=== 本文 ===
社会人になると、特にデスワークが多い仕事に多いのだが、
必ずぶち当たる壁、それが子泣き爺(こなきじじい)だ。

朝から晩までパソコンに向かい、
長い間無表情でいつだかぶりににらめっこ。
笑ったら負けで、あっぷっぷの状態で息も詰まりそうだ。
両手でキーボードと言われるものを同じ姿勢で叩き、
ときおり魔法の力で機械になってしまったネズミ、いやマウスを長時間操る。
キーボードといっても、
決して悠長に作曲活動をしている訳ではないので、悪しからず。

なんだか肩が重い、そう思った時にはもう子泣き爺は
あなたの肩に我が物顔で座っている。

パソコン社会のこのご時世、周りを見渡してほしい。
同じフロアのあの人にもこの人にも子泣き爺が座っているではないか。

いつも帰りが遅い先輩をみてみてほしい。
その子泣き爺の大きさたるや。
まるで先輩が子泣き爺にのっかってるほどまでに大きくなっている。

ひどい人には、肩だけではなく、
腰にも子泣き爺が無理な体勢で座っていたりする。
意外にバランスがよい子泣き爺。

隣の女子達の会話に耳をすませてみれば、
「今日は右の子泣き爺が重いかな。」
「かばんの持ち方も影響するみたいで、リュックにしたら、
子泣き爺が軽くなったわよ。」
キャッキャッという会話も聞こえてくるだろう。

仕事に没頭しすぎると、子泣き爺だけではなく、
砂かけ婆(すなかけばばあ)が出現し、容赦なく砂をかけてくるため、
目が充血したりすることもある。かなり悲惨である。

社会には、これ以外にもいろいろな試練やぬり壁が待ち構えている。
決して無理はせず、子泣き爺や砂かけ婆に目をつけられる前に、
職場を後にしてほしい。

なぜなら、そこは墓場と化す可能性もあるからだ。
=== データセット ===
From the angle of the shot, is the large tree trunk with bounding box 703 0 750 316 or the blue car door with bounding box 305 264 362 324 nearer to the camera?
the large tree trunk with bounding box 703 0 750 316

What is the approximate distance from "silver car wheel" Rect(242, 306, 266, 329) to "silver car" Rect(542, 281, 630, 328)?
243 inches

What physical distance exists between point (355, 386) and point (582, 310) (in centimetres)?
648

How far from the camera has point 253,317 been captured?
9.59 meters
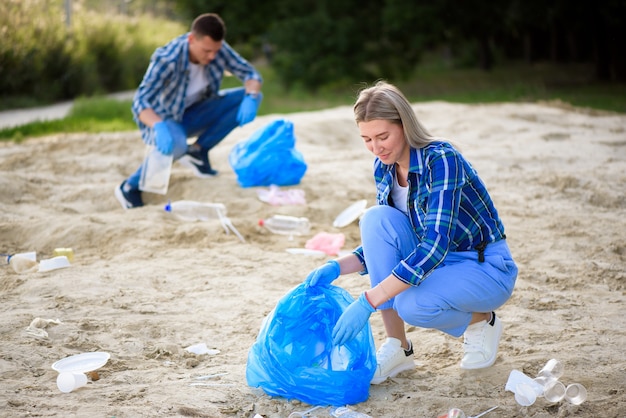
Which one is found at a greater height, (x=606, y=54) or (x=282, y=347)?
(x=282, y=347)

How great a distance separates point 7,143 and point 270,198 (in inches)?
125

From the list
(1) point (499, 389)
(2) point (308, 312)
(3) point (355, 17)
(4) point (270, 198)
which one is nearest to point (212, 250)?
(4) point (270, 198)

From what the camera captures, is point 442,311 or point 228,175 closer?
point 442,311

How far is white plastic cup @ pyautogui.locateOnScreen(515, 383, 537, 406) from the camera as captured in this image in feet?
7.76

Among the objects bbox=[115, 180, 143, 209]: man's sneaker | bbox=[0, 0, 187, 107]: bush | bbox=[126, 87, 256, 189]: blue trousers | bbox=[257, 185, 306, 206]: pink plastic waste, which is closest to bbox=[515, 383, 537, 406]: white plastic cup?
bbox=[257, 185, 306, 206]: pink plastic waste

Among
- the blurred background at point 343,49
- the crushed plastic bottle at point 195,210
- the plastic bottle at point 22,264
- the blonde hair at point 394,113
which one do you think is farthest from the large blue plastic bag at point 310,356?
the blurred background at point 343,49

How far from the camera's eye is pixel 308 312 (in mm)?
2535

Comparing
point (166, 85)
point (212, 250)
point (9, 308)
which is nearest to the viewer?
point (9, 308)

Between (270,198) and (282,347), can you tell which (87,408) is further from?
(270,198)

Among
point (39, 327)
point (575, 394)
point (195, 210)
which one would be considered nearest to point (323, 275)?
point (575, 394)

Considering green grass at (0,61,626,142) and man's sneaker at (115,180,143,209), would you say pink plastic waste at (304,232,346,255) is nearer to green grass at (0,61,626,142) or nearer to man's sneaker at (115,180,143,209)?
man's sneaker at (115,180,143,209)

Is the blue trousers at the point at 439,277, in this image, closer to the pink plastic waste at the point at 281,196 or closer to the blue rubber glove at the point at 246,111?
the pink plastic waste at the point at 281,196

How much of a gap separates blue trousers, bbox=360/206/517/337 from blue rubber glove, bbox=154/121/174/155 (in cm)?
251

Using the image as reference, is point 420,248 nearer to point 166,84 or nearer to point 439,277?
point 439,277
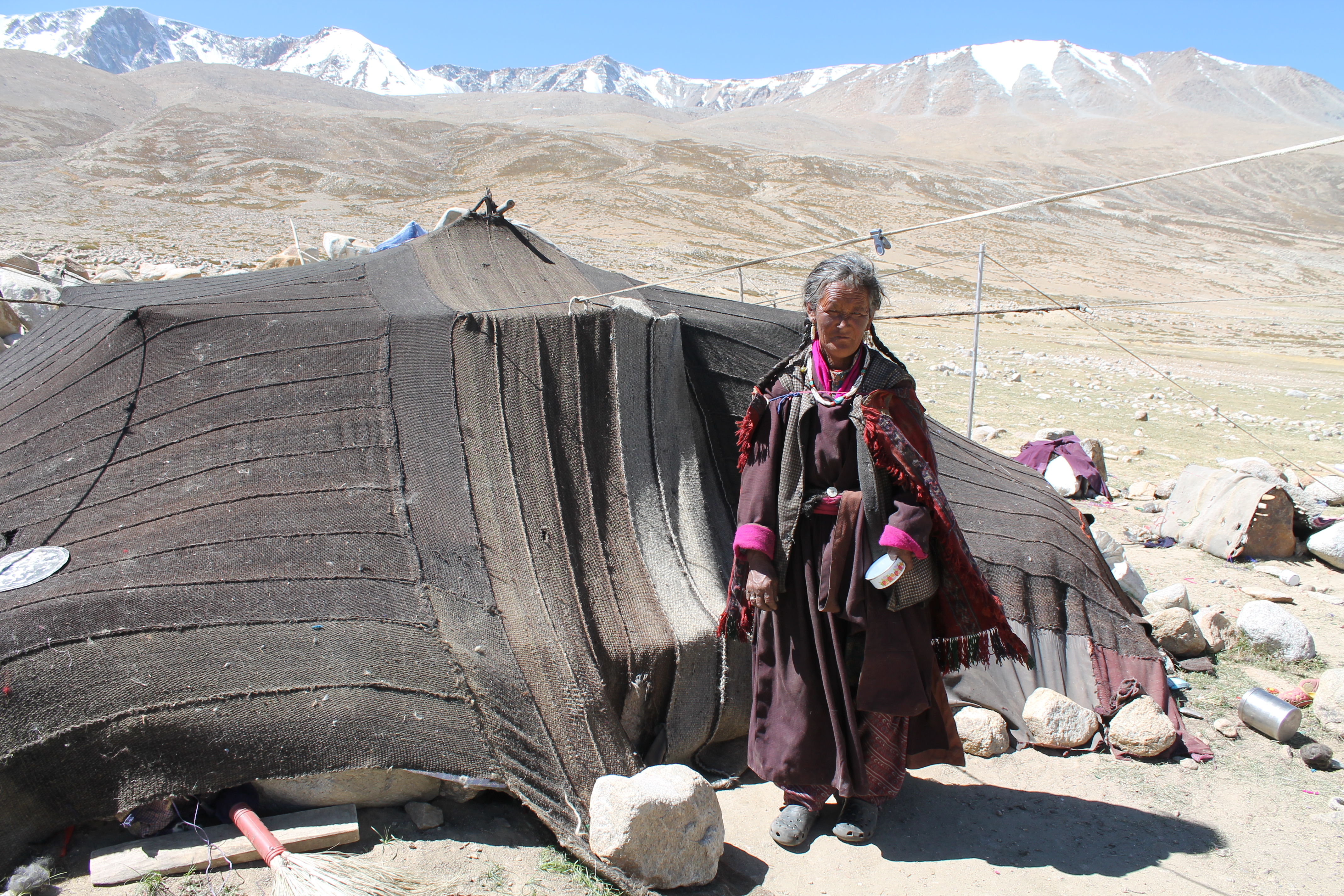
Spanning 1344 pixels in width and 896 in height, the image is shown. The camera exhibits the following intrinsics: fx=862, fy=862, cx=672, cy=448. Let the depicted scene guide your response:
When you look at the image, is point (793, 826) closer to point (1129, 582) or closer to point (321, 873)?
===
=== データセット ===
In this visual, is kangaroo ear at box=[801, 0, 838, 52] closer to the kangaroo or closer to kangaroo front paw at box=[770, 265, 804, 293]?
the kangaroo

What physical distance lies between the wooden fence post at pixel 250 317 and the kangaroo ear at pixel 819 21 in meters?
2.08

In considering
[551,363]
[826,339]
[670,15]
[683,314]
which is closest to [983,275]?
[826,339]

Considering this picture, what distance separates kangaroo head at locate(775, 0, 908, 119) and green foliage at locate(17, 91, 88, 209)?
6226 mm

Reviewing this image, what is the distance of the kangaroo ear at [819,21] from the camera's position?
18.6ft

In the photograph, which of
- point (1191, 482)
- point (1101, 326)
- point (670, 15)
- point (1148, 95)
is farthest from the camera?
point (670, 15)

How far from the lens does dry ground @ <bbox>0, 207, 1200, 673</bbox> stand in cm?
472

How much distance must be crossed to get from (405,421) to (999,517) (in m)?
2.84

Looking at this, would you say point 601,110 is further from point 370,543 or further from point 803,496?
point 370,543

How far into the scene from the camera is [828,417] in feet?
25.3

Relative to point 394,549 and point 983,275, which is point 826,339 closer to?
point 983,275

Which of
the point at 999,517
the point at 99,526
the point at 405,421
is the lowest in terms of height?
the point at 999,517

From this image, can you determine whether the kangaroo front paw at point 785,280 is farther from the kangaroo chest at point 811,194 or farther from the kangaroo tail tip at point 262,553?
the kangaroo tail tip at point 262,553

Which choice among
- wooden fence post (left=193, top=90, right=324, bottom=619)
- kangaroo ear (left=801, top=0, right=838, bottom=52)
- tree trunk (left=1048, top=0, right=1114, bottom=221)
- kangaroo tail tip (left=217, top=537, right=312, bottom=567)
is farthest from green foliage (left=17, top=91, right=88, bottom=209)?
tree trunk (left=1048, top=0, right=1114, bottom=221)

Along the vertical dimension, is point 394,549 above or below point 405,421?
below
===
課題一覧 -
1. 本文の「仕事に没頭しすぎると」で始まる段落を、要点を残して一文に短くまとめてください。
2. 本文のうち「いつも帰りが遅い先輩をみてみてほしい。」から「キャッキャッという会話も聞こえてくるだろう。」までの範囲を、一字も変えずに再掲してください。

解答一覧 -
1. 仕事に没頭しすぎると、子泣き爺に加えて砂かけ婆まで現れて容赦なく砂をかけ、目が充血することもあり、かなり悲惨である。

2.
いつも帰りが遅い先輩をみてみてほしい。
その子泣き爺の大きさたるや。
まるで先輩が子泣き爺にのっかってるほどまでに大きくなっている。

ひどい人には、肩だけではなく、
腰にも子泣き爺が無理な体勢で座っていたりする。
意外にバランスがよい子泣き爺。

隣の女子達の会話に耳をすませてみれば、
「今日は右の子泣き爺が重いかな。」
「かばんの持ち方も影響するみたいで、リュックにしたら、
子泣き爺が軽くなったわよ。」
キャッキャッという会話も聞こえてくるだろう。